_What this task involves_
Can you give these lines as a numbered list, leaving out the pictures and any blank lines, for all the items?

_Provided entries_

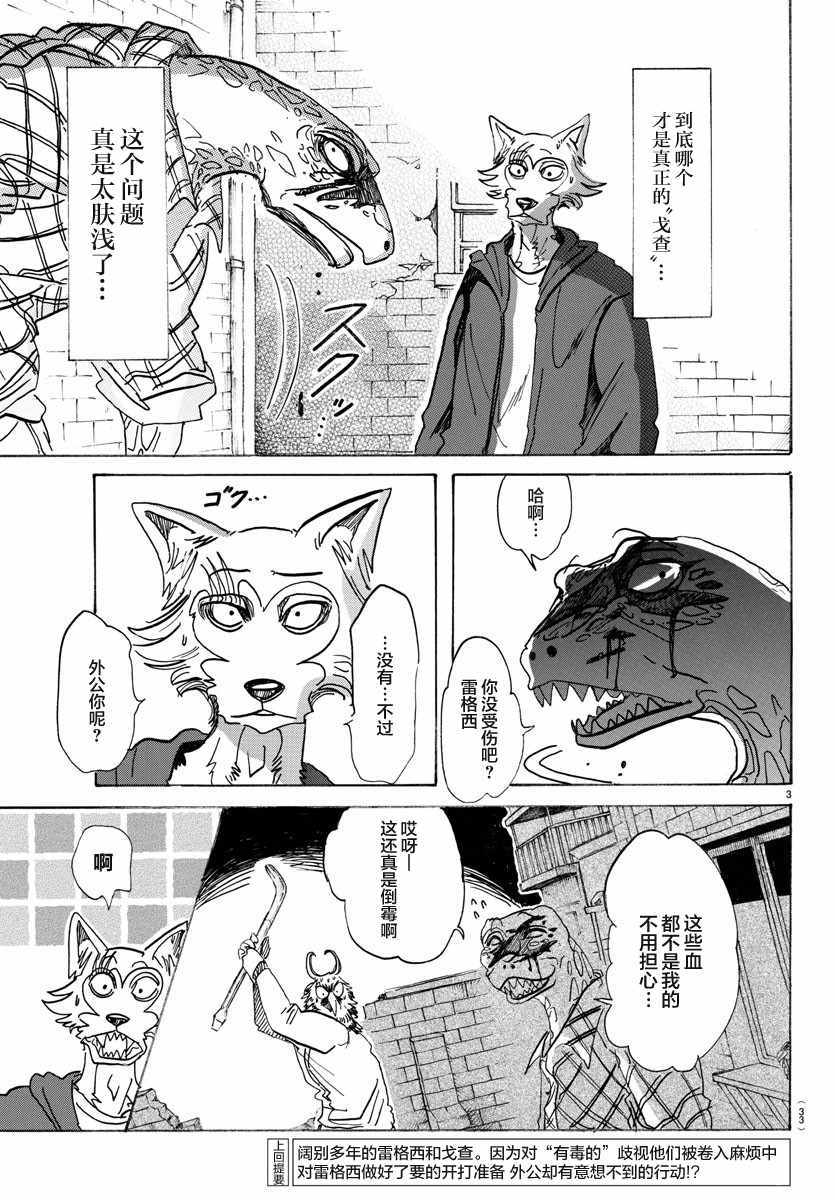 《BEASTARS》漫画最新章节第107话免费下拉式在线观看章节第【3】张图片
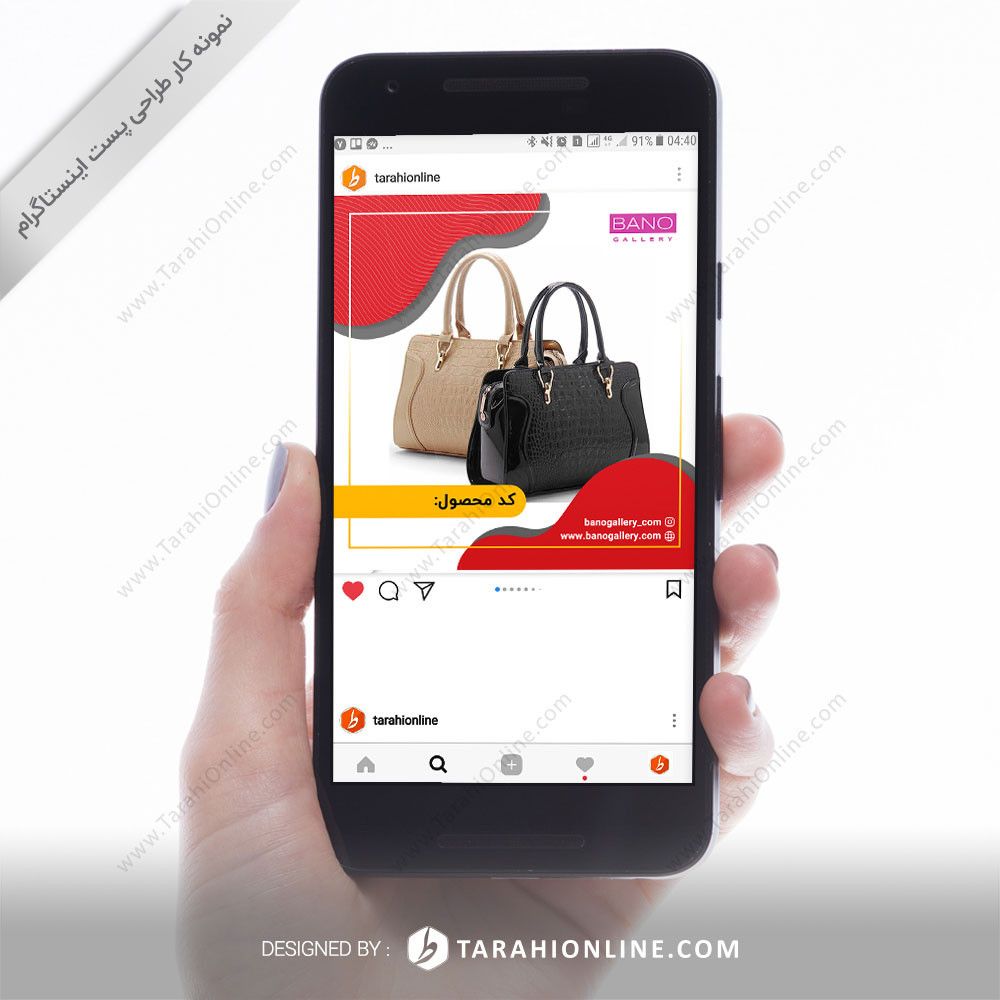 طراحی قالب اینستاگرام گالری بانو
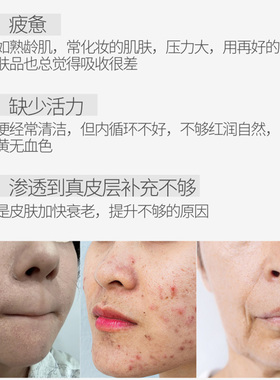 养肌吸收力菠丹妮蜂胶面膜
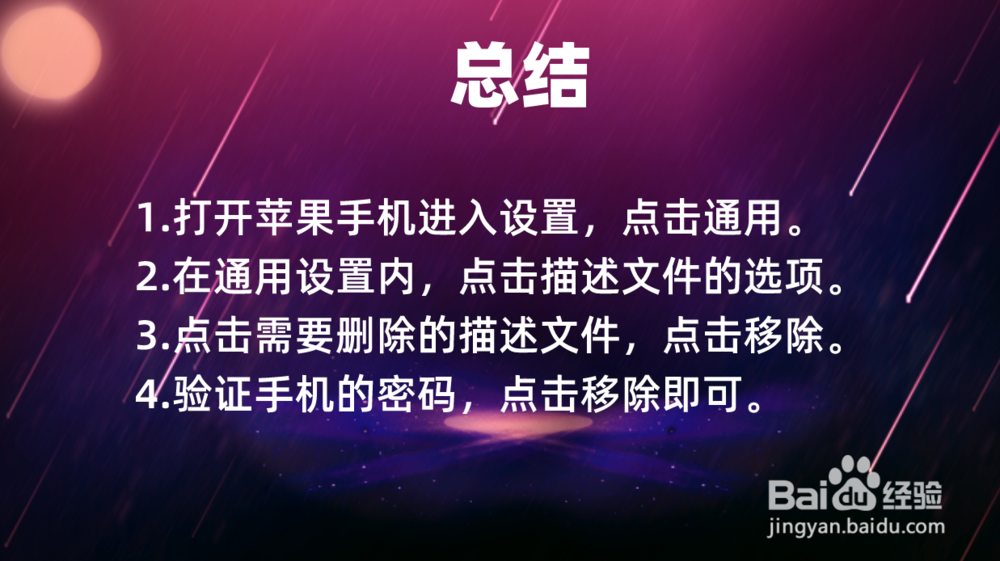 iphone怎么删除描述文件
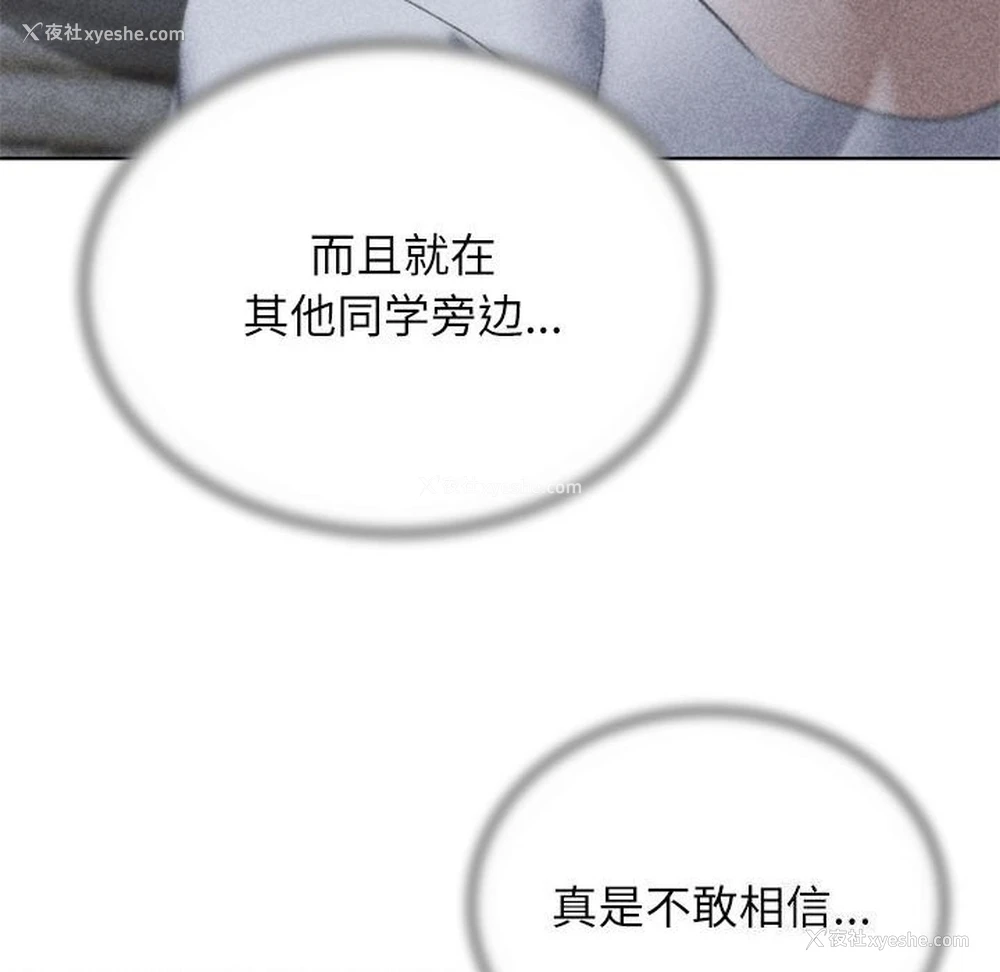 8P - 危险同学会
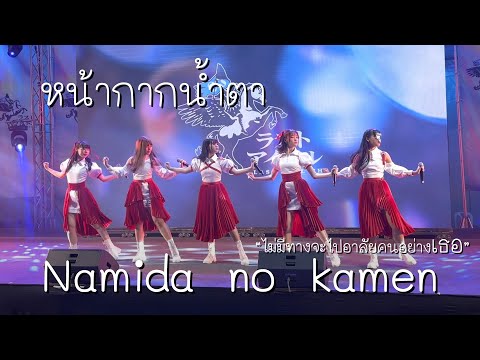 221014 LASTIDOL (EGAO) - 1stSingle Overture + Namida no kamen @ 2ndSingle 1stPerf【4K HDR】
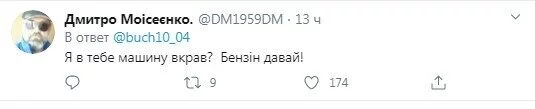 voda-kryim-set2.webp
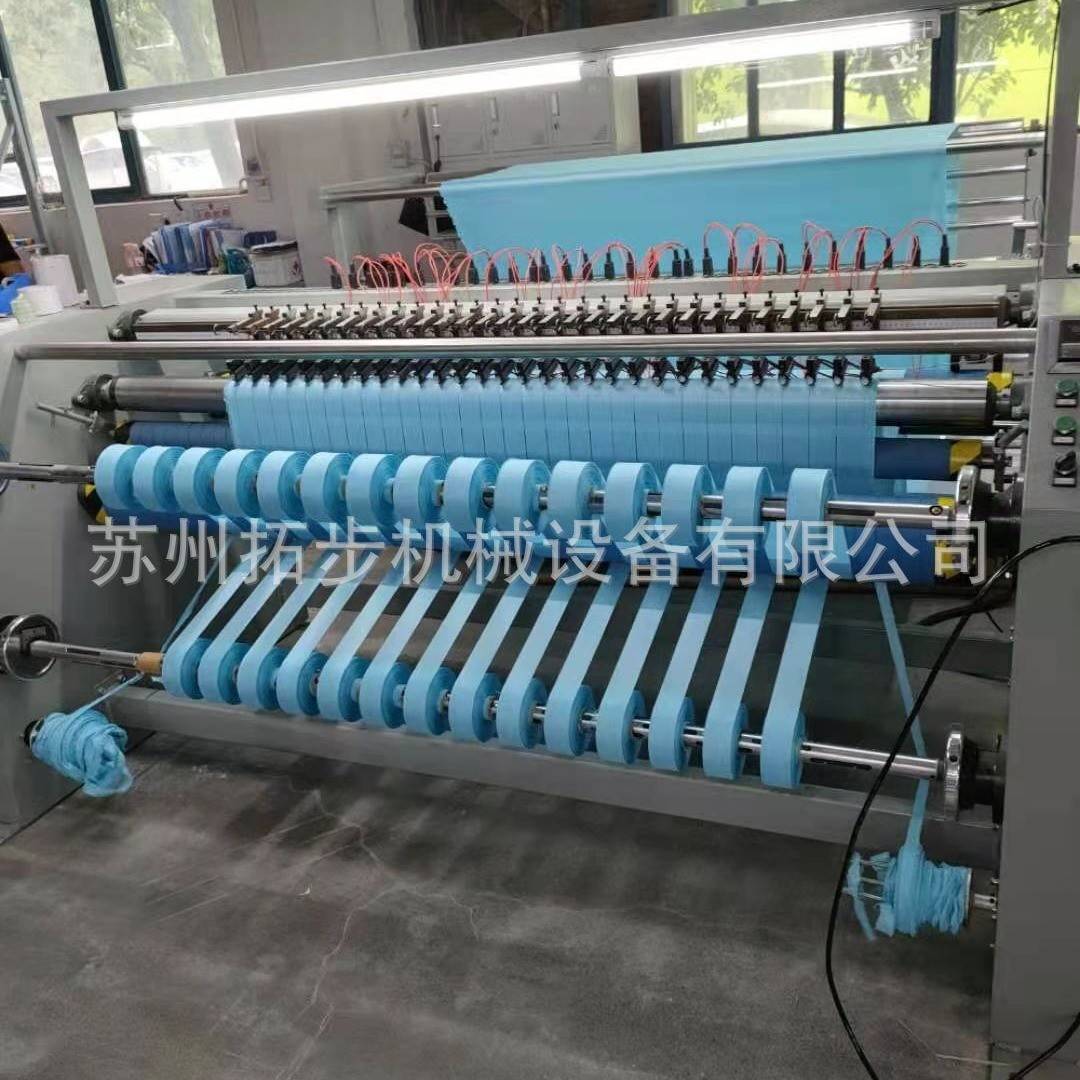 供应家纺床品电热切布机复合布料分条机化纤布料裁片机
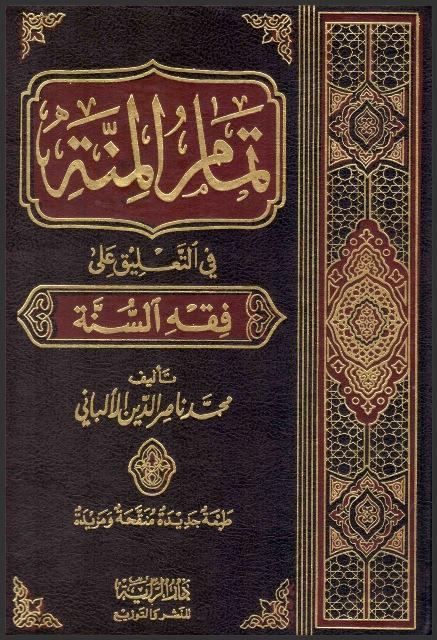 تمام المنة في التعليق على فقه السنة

_Written answer_
1.  《BEASTARS》漫画最新章节第107话免费下拉式在线观看章节第【3】张图片
2.  طراحی قالب اینستاگرام گالری بانو
3.  养肌吸收力菠丹妮蜂胶面膜
4.  iphone怎么删除描述文件
5.  8P - 危险同学会
6.  221014 LASTIDOL (EGAO) - 1stSingle Overture + Namida no kamen @ 2ndSingle 1stPerf【4K HDR】
7.  voda-kryim-set2.webp
8.  供应家纺床品电热切布机复合布料分条机化纤布料裁片机
9.  تمام المنة في التعليق على فقه السنة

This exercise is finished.